My mother's hands halted in the cloth. A sense of alarm filled the room and I blushed. In the silence I could feel her approbation, that this was not the kind of question she wanted me to be asking about myself, that she had seen and noted my new proliferation of jewelry, my plastic stashes of lip gloss, the ad I clipped out for a free catalogue from Barbazon Modeling School (Want to be a model? it asked. Or just look like one!). She nodded and then shook her head, as if she understood my yearning but could not condone it, as a government could not condone its citizens quitting their jobs to go find themselves. Vanity did not belong at this table with the homemade bread, the hand-stitched buttons.
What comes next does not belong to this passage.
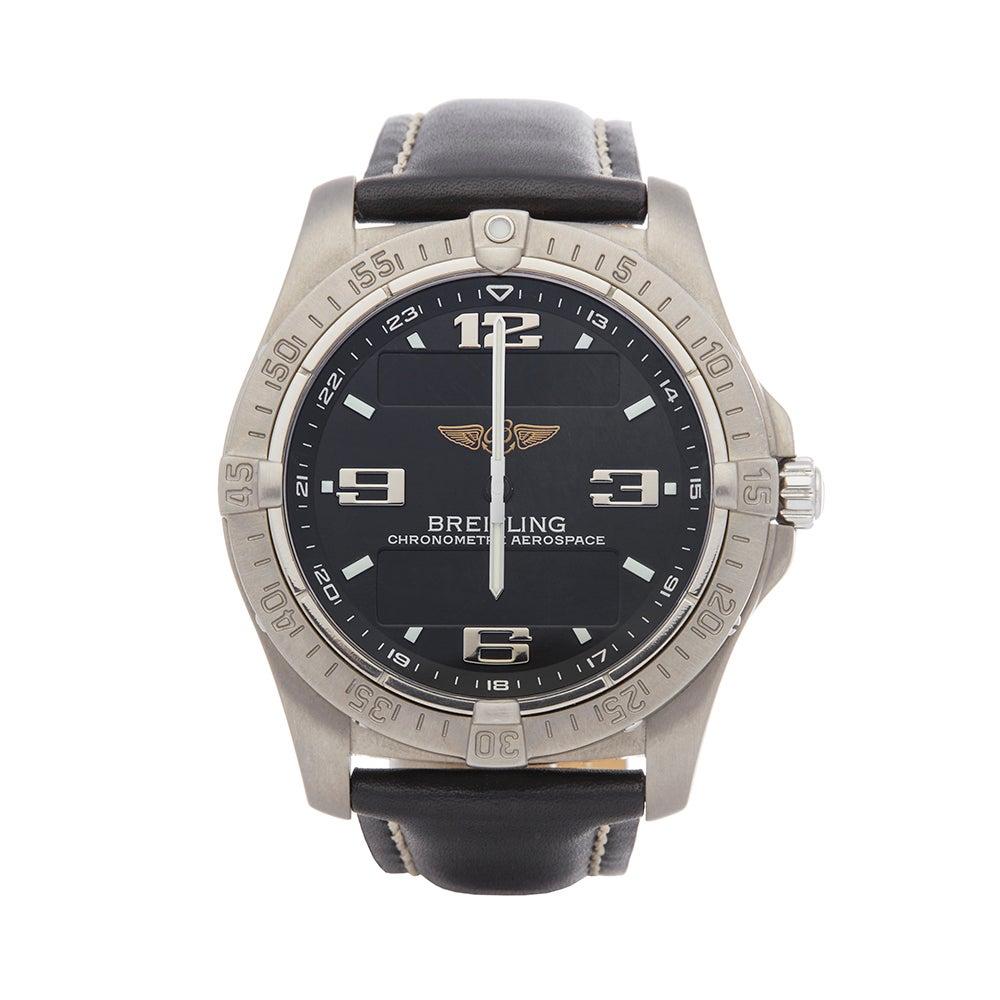 Breitling Titanium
The dryer buzzed downstairs. She glanced at the timer. “Call me if it dings,” she said and headed for the steps.

I stared out the black window until I heard a chunk of ice fall from the eaves. The sound made me shiver. Winter could go on for months. Sometimes it lasted right through May and then you had no spring at all.
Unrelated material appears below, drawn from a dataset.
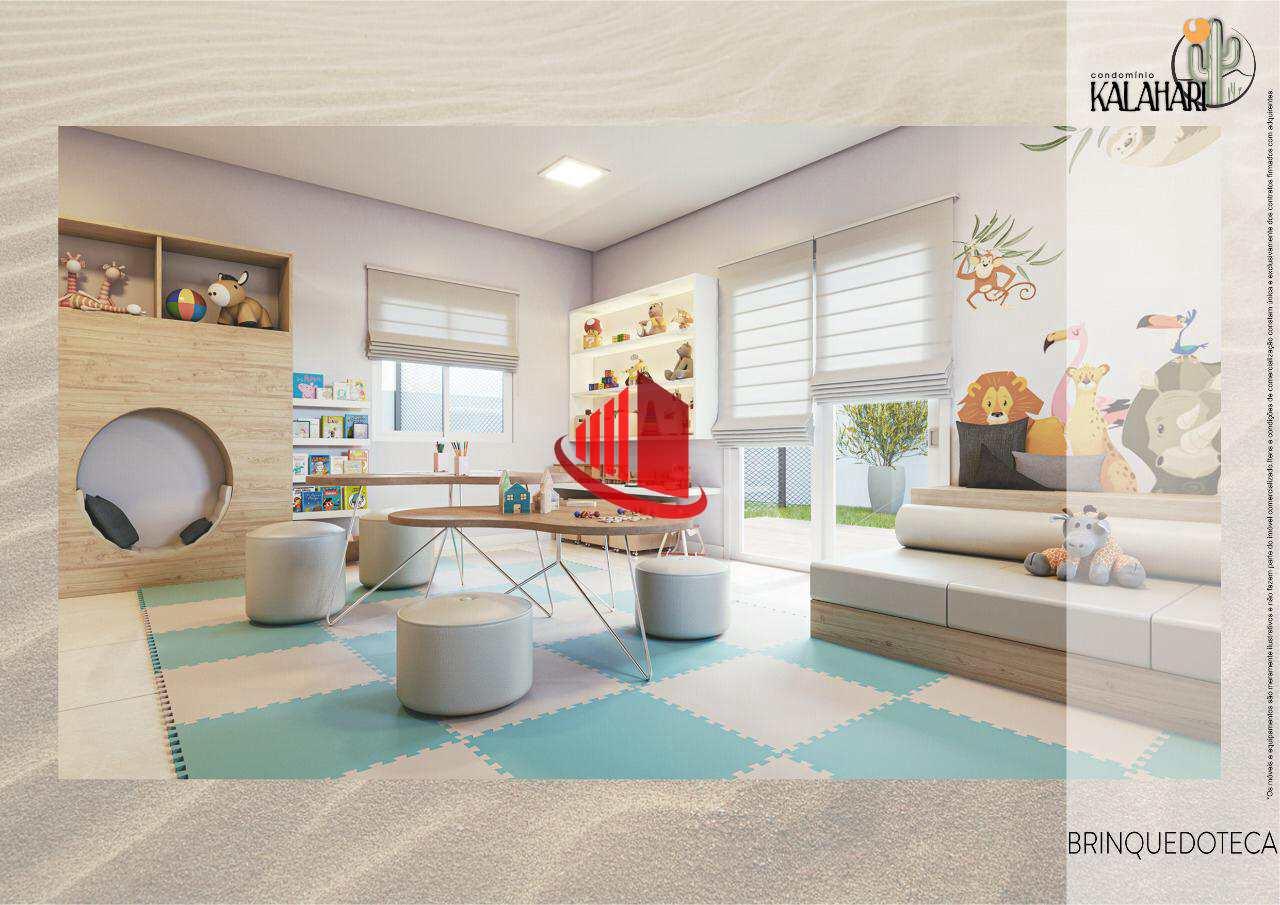 Em construção - Suíte + 01- Centro, Chapecó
I picked up the perm's directions and read them for the umpteenth time. In each picture the brunette was smiling, but in the picture with curls she seemed a little bit happier. I grabbed the timer and twisted the knob back.

The timer rang just as my mother reappeared with a hamper of folded laundry. She set the hamper down immediately and guided me to the sink. The rods clacked into the stainless steel basin. My hair tumbled after them, short and wet and rank. She turned on the faucet and washed my head in warm water, her fingers combing out the new curls. I closed my eyes and gave myself over to the sensation: the heat, the quick tenderness of her hands, the putrid smell, the whiteness of the water foaming the drain. When I raised my head, everything about me felt tighter and loftier. I was someone else. I had to be.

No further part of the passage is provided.